TASK TO COMPLETE:
For this exercise, reproduce the entries below exactly, but only from the line containing "portrait de femme dans de l'eau bleue" through the line containing "2003 CLASSIC CHEVY", both included.

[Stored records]
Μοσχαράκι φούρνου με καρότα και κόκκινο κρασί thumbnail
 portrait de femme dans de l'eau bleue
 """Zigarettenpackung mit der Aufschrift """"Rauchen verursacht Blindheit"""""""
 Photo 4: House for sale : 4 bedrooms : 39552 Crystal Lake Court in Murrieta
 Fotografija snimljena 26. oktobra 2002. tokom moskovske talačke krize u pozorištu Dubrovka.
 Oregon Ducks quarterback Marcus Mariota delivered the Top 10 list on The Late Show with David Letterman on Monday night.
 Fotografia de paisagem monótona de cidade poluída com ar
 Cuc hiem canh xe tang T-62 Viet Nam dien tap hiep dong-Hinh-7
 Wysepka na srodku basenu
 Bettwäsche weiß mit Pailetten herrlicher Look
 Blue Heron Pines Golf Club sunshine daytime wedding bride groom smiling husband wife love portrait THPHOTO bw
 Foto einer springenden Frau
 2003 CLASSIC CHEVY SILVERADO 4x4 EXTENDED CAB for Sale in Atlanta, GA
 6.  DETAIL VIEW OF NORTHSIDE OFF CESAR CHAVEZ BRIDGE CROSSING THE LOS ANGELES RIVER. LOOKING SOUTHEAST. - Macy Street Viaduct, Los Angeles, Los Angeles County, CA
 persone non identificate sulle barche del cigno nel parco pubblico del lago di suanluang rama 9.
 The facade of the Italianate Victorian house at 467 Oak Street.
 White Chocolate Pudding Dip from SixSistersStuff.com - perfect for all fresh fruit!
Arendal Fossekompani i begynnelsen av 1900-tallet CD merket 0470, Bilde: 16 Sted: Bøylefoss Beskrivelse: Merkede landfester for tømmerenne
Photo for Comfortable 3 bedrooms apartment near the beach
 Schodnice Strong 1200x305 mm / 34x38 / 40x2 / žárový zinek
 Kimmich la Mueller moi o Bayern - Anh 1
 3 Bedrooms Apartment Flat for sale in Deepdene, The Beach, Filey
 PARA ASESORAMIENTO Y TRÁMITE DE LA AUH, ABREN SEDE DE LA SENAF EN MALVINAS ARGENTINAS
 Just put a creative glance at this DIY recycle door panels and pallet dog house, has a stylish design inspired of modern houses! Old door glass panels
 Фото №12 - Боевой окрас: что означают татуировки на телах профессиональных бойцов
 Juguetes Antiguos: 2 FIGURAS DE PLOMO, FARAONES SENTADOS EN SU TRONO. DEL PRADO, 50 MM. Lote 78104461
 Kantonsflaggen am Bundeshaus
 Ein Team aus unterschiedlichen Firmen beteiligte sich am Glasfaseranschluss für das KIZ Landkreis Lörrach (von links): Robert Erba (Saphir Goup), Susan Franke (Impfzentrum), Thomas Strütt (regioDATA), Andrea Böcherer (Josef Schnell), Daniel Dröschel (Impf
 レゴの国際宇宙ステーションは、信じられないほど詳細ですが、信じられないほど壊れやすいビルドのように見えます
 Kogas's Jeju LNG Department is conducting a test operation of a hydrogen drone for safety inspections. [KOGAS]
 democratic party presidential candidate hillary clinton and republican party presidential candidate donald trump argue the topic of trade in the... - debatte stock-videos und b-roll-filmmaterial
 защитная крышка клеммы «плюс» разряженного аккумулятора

WRITTEN SOLUTION:
 portrait de femme dans de l'eau bleue
 """Zigarettenpackung mit der Aufschrift """"Rauchen verursacht Blindheit"""""""
 Photo 4: House for sale : 4 bedrooms : 39552 Crystal Lake Court in Murrieta
 Fotografija snimljena 26. oktobra 2002. tokom moskovske talačke krize u pozorištu Dubrovka.
 Oregon Ducks quarterback Marcus Mariota delivered the Top 10 list on The Late Show with David Letterman on Monday night.
 Fotografia de paisagem monótona de cidade poluída com ar
 Cuc hiem canh xe tang T-62 Viet Nam dien tap hiep dong-Hinh-7
 Wysepka na srodku basenu
 Bettwäsche weiß mit Pailetten herrlicher Look
 Blue Heron Pines Golf Club sunshine daytime wedding bride groom smiling husband wife love portrait THPHOTO bw
 Foto einer springenden Frau
 2003 CLASSIC CHEVY SILVERADO 4x4 EXTENDED CAB for Sale in Atlanta, GA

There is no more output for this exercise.